Thirteen million people will lose their health insurance between March and July of this year. Over 25% unemployment is bringing untold fear, dread, and deprivations to millions of families. Where are the indispensable 535 lawmakers? Back at home ignoring their duties.
Small businesses and family farms, lacking the reserves and political privileges of big business, are suddenly experiencing a deadly free fall in sales with slow arrivals of temporary federal assistance. Many will face ruin and bankruptcy. Lifetimes of work smashed.
Trump has encouraged the EPA to stop enforcing violations of prohibited pollution laws. Trump's FDA announced that it was suspending inspections of foreign plant exporters of food and drugs to the U.S. The President is even threatening the existence of our post offices.
Where is the Congress? It's halls and committee rooms are empty!
With knowing criminal intent, the Trumpsters are running the life and health saving Federal agencies into the ground. Under Trump's puppet Andrew Wheeler, the EPA has become the environmental pollution agency. OSHA has been turned upside down. Trump is even weakening nursing home safety regulations in our pandemic. Scientists and other civil servants are being muzzled or pushed out.
Where is Congress? It is looking for how it can push button constitutional duties from perches back home. Can Congress truly believe that it can run our national legislature from home? There is no substitute for members of Congress convening in real time in the nation's capital. Article 1, Section 7 of the Constitution requires a quorum to conduct congressional lawmaking. The full Senate voted in person in March to pass the $2.2 trillion relief/bailout package.

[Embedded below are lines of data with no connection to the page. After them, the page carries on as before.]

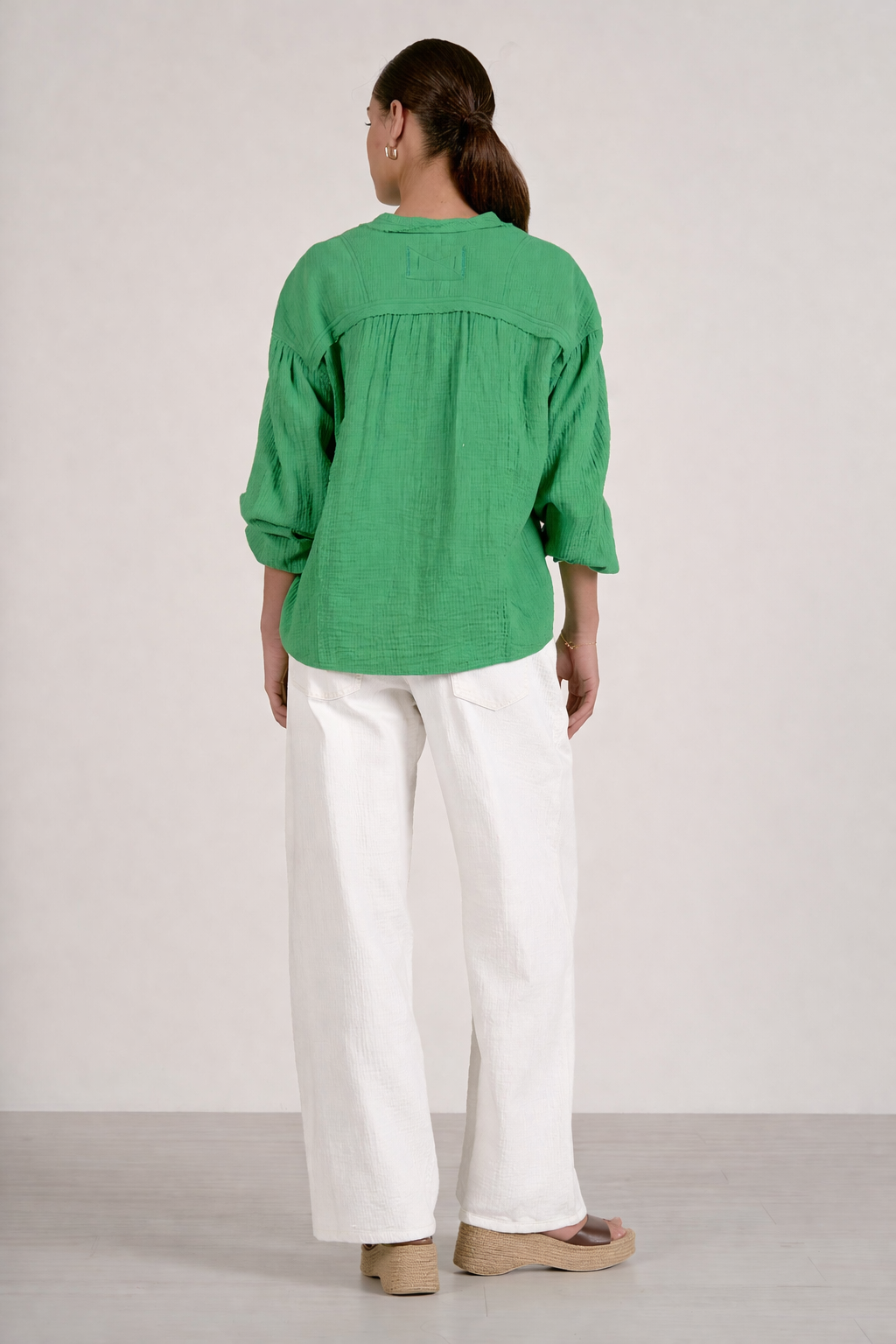 back of kelly green gauze top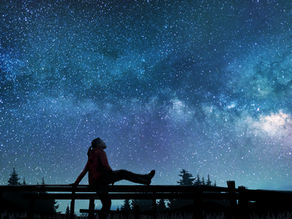 a woman stargazing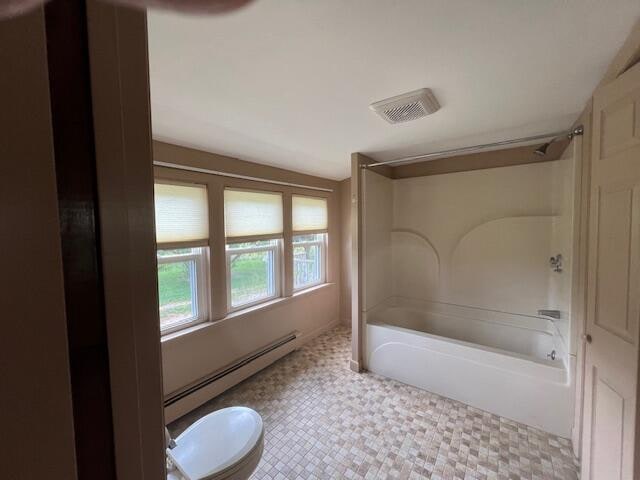 bathroom with tile patterned flooring, lofted ceiling, bathtub / shower combination, toilet, and baseboard heating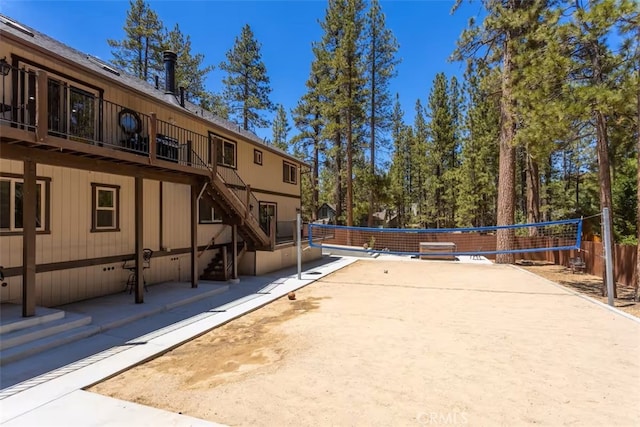 view of property's community featuring volleyball court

Now, Congress agrees another large assistance law is needed. It has to be preceded by hard work, the best ideas, public hearings, tight drafting, and intense deliberation over long days.
So far Speaker Nancy Pelosi, who is on the job, is resisting remote voting. Republican Senate Leader Mitch McConnell said he agrees, but he led the flight out of Congress back to Kentucky a month ago.
Many of these pampered politicians, comfortable at home in their safe gerrymandered districts, drawing their regular salaries and benefits while watching or reading the stories of courageous workers risking their lives daily for pittances, will go down in history as cowards. Historians will not treat them kindly.
Meanwhile these so-called guardians of our crucial constitutional separation of powers are having a mock video hearing to try to show Congress can go online. This is indefensible when we have a Constitution-breaking monarchical president who says: "I have an Article 2 where I have the right to do whatever I want as president."